WASHINGTON PARK — For weeks, business owners, residents and legislators have blasted city leaders for not doing enough to protect the South and West sides when looting and vandalism spilled out of Downtown and into their neighborhoods.
On Thursday, many of them feel they received evidence they were right.
A group of Chicago Police officers were caught on video entering the burglarized Englewood office of Rep. Bobby Rush early June 1. Once inside, security footage shows the officers spent nearly five hours relaxing on the furniture, napping, making popcorn and coffee, and playing on their phones — while people vandalized and stole from neighboring businesses.
Several businesses at the Grand Boulevard Plaza mall, 5401 S. Wentworth Ave. — where Rush’s office is — were looted. It is unclear when, or if, many will reopen.
With the 2nd District police station just four blocks away and a gaggle of officers on the scene, some who witnessed their stores being looted questioned why the police response seemed so underwhelming.

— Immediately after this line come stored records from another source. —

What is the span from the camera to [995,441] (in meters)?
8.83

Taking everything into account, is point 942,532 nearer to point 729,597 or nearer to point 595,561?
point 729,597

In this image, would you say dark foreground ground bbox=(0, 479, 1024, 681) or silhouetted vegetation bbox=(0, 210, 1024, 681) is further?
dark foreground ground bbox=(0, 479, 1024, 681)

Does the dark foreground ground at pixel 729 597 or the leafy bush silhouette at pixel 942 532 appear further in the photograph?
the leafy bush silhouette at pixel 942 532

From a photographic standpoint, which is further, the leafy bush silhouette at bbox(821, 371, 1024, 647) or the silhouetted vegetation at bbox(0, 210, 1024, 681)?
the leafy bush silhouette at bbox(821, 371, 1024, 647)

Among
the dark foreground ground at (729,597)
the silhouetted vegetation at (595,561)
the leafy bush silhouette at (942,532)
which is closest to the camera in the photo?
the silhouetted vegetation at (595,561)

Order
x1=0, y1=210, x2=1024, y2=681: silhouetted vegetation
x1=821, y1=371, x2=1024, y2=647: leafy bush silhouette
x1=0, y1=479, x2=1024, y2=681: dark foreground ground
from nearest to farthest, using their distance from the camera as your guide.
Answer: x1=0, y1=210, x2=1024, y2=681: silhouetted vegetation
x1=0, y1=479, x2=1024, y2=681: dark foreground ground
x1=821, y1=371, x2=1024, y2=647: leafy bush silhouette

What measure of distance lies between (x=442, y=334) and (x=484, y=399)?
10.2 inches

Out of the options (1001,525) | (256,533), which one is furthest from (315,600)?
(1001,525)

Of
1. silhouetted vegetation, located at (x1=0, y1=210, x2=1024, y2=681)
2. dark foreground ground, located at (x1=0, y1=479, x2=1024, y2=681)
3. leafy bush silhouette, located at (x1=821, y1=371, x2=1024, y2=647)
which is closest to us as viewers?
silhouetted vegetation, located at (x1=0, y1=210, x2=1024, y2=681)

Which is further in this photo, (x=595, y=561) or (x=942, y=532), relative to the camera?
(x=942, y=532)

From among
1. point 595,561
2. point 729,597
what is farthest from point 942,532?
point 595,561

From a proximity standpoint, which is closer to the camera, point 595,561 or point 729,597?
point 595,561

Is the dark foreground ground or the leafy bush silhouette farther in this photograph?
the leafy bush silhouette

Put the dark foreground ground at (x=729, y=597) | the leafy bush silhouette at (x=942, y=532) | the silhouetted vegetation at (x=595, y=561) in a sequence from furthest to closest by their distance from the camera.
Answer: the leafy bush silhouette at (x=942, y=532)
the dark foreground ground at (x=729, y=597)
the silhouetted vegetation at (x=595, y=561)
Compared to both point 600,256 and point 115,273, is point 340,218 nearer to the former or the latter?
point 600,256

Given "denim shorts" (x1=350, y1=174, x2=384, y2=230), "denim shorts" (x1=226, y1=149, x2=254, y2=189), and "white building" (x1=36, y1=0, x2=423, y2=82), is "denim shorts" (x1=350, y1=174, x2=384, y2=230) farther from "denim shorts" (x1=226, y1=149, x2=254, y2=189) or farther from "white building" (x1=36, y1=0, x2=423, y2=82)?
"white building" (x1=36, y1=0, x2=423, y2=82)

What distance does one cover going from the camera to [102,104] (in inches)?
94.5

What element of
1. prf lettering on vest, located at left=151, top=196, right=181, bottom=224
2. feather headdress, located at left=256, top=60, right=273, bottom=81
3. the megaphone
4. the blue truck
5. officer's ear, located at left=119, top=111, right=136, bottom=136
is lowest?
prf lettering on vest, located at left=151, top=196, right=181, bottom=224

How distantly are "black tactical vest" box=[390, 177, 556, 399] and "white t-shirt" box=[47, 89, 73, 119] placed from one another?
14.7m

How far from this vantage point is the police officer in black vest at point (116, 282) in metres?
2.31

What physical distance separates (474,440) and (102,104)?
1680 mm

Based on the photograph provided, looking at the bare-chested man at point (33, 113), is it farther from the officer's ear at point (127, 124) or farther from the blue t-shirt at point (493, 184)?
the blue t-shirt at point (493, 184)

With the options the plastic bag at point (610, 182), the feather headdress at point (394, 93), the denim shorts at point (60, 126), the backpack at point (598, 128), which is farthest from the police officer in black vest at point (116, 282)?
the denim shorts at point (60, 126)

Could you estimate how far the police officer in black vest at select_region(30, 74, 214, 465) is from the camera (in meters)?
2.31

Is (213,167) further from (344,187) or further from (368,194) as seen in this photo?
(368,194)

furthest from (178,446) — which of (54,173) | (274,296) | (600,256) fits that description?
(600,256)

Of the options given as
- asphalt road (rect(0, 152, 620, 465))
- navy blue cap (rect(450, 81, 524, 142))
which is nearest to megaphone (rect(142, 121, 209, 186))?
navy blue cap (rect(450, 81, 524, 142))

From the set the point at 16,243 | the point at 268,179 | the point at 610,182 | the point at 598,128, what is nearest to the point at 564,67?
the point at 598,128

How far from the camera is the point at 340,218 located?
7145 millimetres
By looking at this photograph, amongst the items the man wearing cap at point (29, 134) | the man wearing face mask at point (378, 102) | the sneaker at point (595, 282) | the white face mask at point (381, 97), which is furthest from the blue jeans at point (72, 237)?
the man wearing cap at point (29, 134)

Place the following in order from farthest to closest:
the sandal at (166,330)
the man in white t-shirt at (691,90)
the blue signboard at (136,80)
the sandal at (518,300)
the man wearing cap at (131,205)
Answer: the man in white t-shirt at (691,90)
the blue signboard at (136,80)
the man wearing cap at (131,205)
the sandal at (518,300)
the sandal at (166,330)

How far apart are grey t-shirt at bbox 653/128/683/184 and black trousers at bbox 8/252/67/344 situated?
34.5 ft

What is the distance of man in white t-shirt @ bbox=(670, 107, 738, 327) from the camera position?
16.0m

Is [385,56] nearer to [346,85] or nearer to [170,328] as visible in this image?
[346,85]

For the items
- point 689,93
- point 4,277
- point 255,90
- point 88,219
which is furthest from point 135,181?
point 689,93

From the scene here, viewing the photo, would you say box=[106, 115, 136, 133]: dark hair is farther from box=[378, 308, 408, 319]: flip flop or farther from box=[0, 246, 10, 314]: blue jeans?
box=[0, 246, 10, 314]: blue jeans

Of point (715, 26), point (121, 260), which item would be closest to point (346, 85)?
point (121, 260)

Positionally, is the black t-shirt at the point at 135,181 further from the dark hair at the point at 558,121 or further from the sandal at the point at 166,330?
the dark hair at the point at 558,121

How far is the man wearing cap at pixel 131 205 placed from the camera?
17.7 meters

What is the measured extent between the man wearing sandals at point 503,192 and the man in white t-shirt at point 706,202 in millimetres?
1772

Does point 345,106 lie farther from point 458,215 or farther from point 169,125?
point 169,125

“We’re less than two minutes away from the police station. Why were there only 13 officers?” said Donna Hampton-Smith, a board member of Washington Park’s Chamber of Commerce. “Why wasn’t the mall protected? I want to get to the bottom of what happened.
Boost Mobile employees Quella Whitehead and Shawn Council arrived at the store that day only to be sent home early by the owner, who received a 7 a.m alarm call for a broken window.
“We saw two cop cars and mall security telling people to leave, but no entrances were blocked off,” Whitehead said Thursday. “Looters came back later that day and cleaned everything out. Being in it, it was like something out of a movie.”
All four of Whitehead’s stores were hit, with the Washington Park location incurring $30,000 worth of damage and staff losing a week’s pay.
Several doors down, Thien Le, owner of City Nails at 5401 S. Wentworth Ave., went to his shop with his family Sunday after watching news reports of looting in the area.
“We couldn’t get in. Police blocked both entrances, so we could only see swarms of people running with handfuls of stuff from the plaza towards the train station,” Le said.
Le and his son said Thursday they lost more than $60,000 in equipment and inventory that day. The family had purchased new chairs two weeks before the riots in adherence to coronavirus social distancing guidelines.
Still, they plan to reopen in two weeks.
“We reached out to the Police Department for help, but we were told they were too busy to help us,” Le’s son said. “The day after, it took police hours to come. We talked with detectives and filed a report. Now we’re trying to get our insurance stuff straightened out.”
On the other side of the mall, across the parking lot, Plano Vision Center owner Stephanie Johnson said she thinks police were outnumbered.
“I was there that night and there were so many people running in and out of stores. Unless you have a lot of police, it was too much,” Johnson said. “When I came in the evening, I didn’t witness any police sleeping. The police were here protecting the firefighters.”
Johnson credits a police officer with keeping her out of harm’s way as she attempted to go to her store to turn off the alarm. That officer, she said, ushered her to a nearby office park left untouched by looters.
“The security guards were told by the police officers that it was too dangerous for them to be out there. There were only three of them,” Johnson said.
“I should be angry because of all the aggravation I’m going through with trying to get this business back up, but I was more hurt than anything. Those people that were looting look like the patients I serve, and that’s what hurt me, seeing that.”
DeAndre Sanders is a barber at Hair Experts, in the same mall as Rush’s office. He said police told his staff to leave that day — and when they came back the next day, their shop was destroyed.
“How much were they really trying to save 55th Street?” asked Sanders, who noted his barbershop lost $50,000 worth of equipment to vandals. “How did this happen with a police station that close?”
Hampton-Smith from the commerce chamber said the story of the sleeping officers in Rush’s office should be a wakeup call for Mayor Lori Lightfoot.
Prior to the pandemic, the chamber and the Police Department enjoyed a great working relationship, often working together on initiatives like Neighborhood Watch, Hampton-Smith said.
“We have leaders turning a blind eye to the systemic racism in our communities, metaphorically sleeping on their jobs,” Hampton-Smith said. “I need the mayor to take a good look into her department and find out who else is sleeping and just hasn’t been captured on video.”